Problem with unbalanced data with examples attached

tw349 · August 19, 2020, 8:50pm

I am having a real problem with unbalanced data. Model ends with good scores (i.e. “accuracy”), but essentially all the the prediction models do is “put all chips on black” and the ones that are actually white are just “wrong classified”.

I tried 3 different predictor models and SMOTE and Row Sampling but no luck?!?

Anyone have any ideas or suggestions for very unbalanced data?

Thank you in advance!

I will attach workflow and database in next posts.

tw349 · August 19, 2020, 9:01pm

See workflow.

https://drive.google.com/file/d/1wrUzVHJZRY_SoM9xTnfblOzmxoVWKGSm/view?usp=sharing

See database:

tw349 · August 19, 2020, 9:08pm

I put the workflow on the Knime public hub at:

You can also go to public hub and search for: UnbalancedData1

mlauber71 · August 19, 2020, 9:58pm

You could try these things.

Read this article about imbalanced data

Use the h2o auto-machine learning approach with knime wrapper

and choose AUCPR as sort metric
http://docs.h2o.ai/h2o/latest-stable/h2o-docs/data-science/algo-params/sort_metric.html

Also you could try and tell the algorithm to use balanced data.

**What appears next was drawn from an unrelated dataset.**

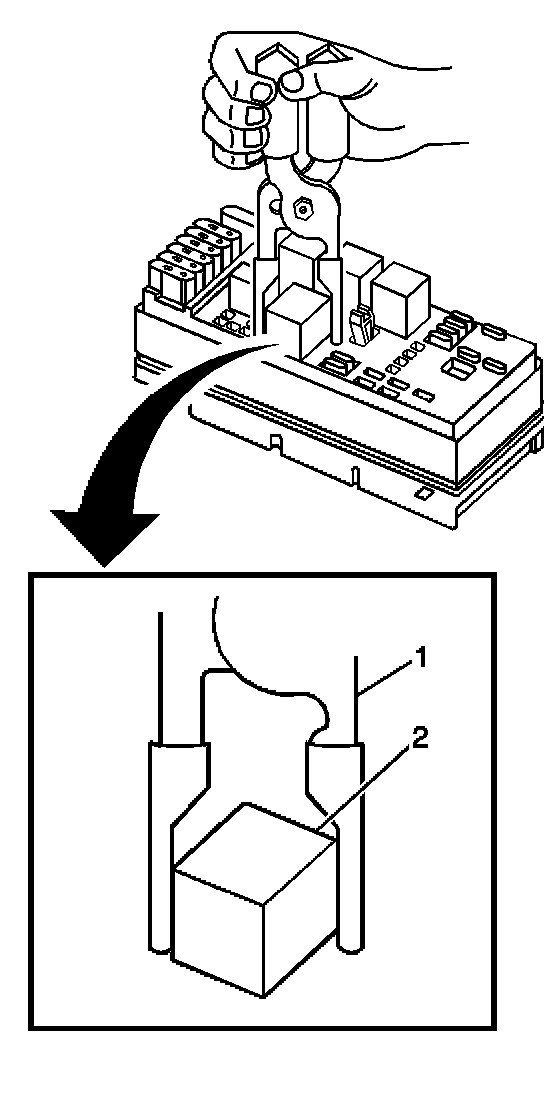 1
2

You might have to be careful with that and only balance your training data, not the validation data
https://docs.h2o.ai/h2o/latest-stable/h2o-docs/data-science/algo-params/balance_classes.html

See if H2O comes up with a good cutoff point.

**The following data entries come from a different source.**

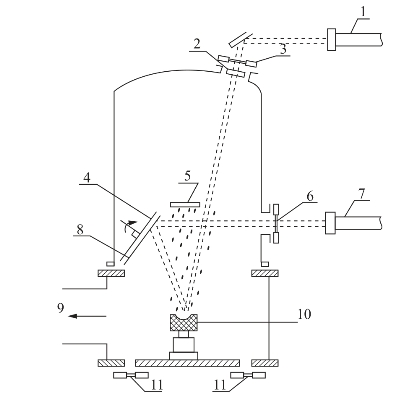 1
2
3
4
5
6
7
8
9
10
11
11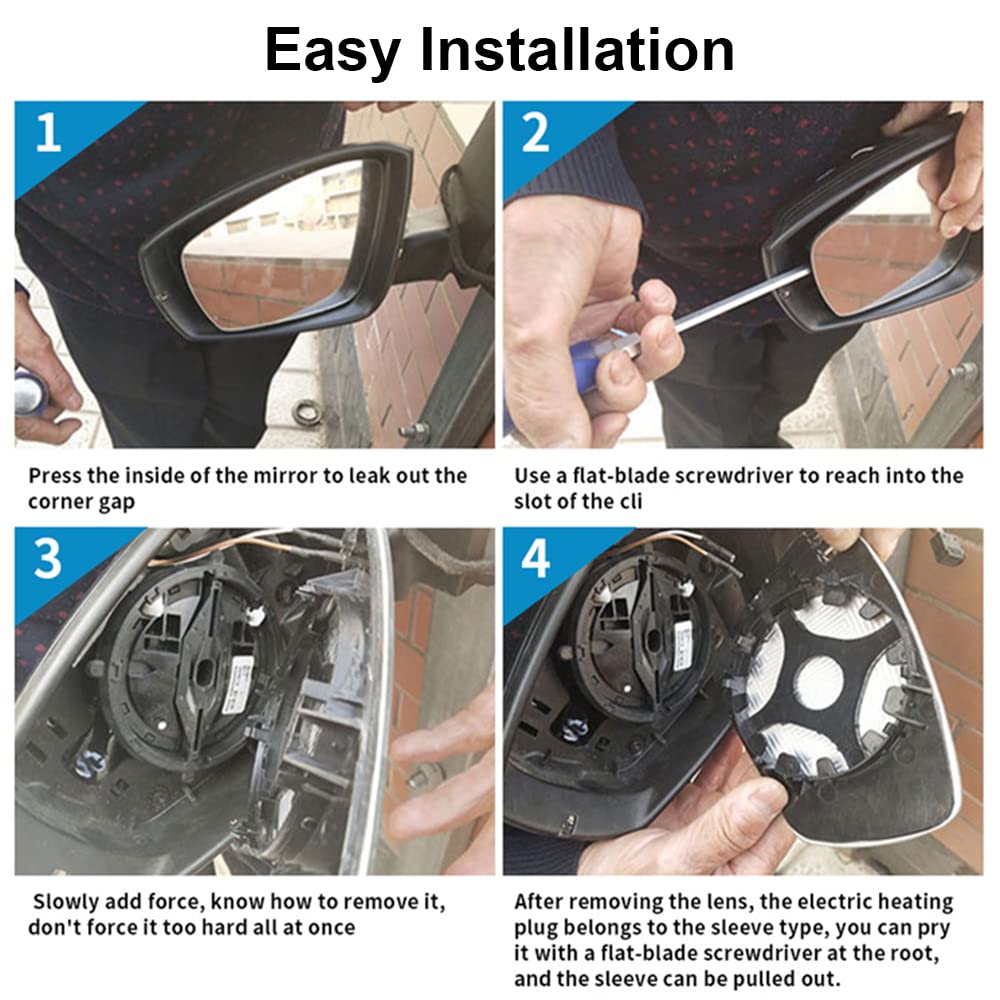 Easy Installation

1

Press the inside of the mirror to leak out the corner gap

2

Use a flat-blade screwdriver to reach into the slot of the cli

3

Slowly add force, know how to remove it, don't force it too hard all at once

4

After removing the lens, the electric heating plug belongs to the sleeve type, you can pry it with a flat-blade screwdriver at the root, and the sleeve can be pulled out.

In addition you could try R vtreat and tell it which one is the positive class and see if this in combination with other measures is of any help.

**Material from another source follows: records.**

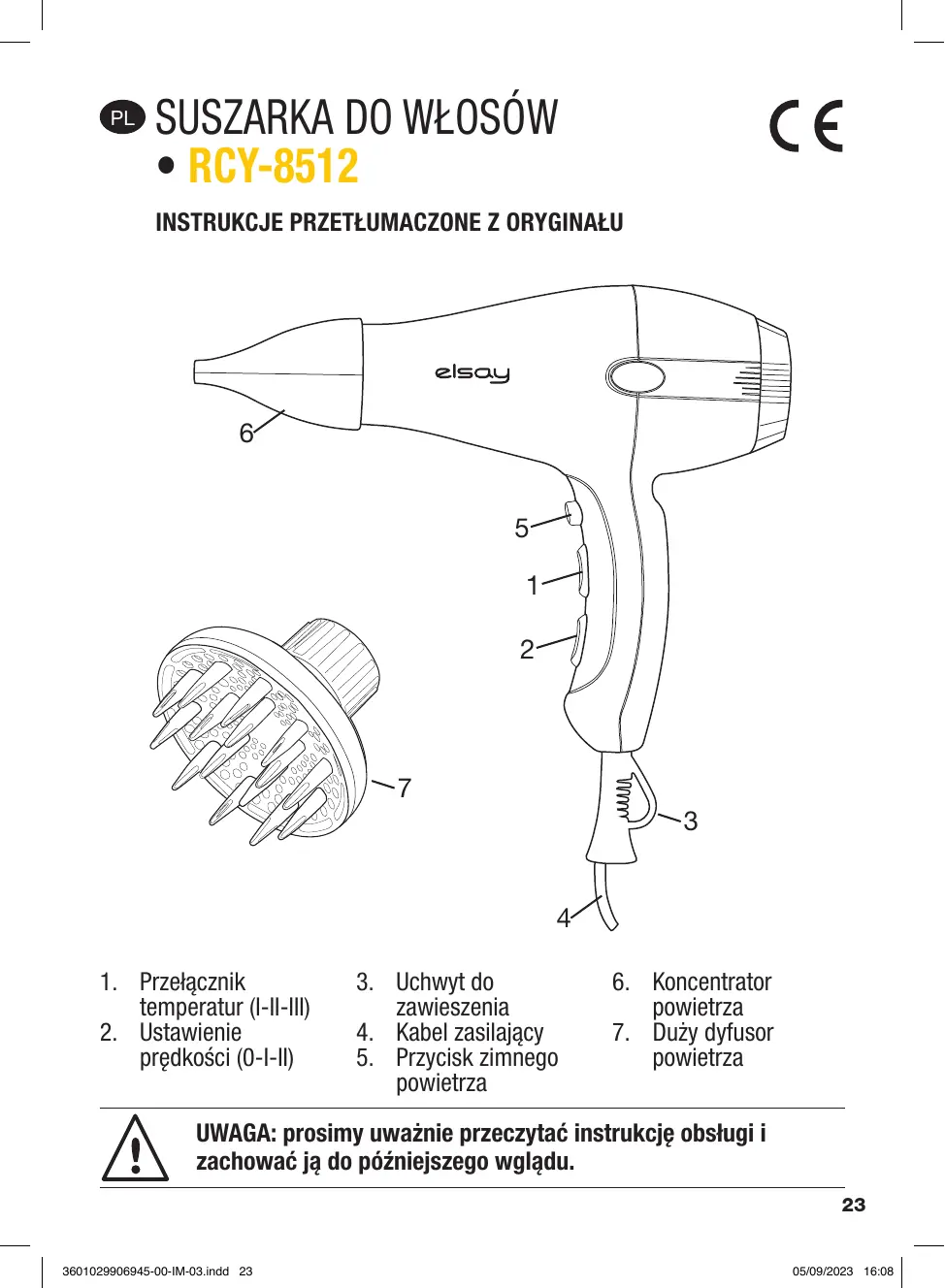 PL SUSZARKA DO WŁOSÓW • RCY-8512

CE

INSTRUKCJE PRZETŁUMACZONE Z ORYGINAŁU

elsay

6

5

1

2

7

3

4

1. Przełącznik temperatur (I-II-III)
2. Ustawienie prędkości (0-I-II)

3. Uchwyt do zawieszenia
4. Kabel zasilający
5. Przycisk zimnego powietrza

6. Koncentrator powietrza
7. Duży dyfusor powietrza

UWAGA: prosimy uważnie przeczytać instrukcję obsługi i zachować ją do późniejszego wglądu.

23

3601029906945-00-IM-03.indd 23

05/09/2023 16:08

I will see if I can put together an ‘unbalanced’ version of my H2O.ai automl wrapper.

beginner · August 20, 2020, 6:02am

Some comments:

Data needs some cleaning and data preparation (different spellings for same thing)
Why are you converting the number fields to string?
Explanation of features? Hard to tell why you choose some and not others. Unclear manual feature selection
SMOTE is crap, don’t use it
Try xgboost with scale_pos_weight

Some data simply doesn’t have a good signal which makes a lot of sense here. Fire simply has a very high random aspect to it. Still, depending on what the models goal is, a poor model can still be of some help (reduced risk).

system · February 18, 2021, 6:02pm

This topic was automatically closed 182 days after the last reply. New replies are no longer allowed.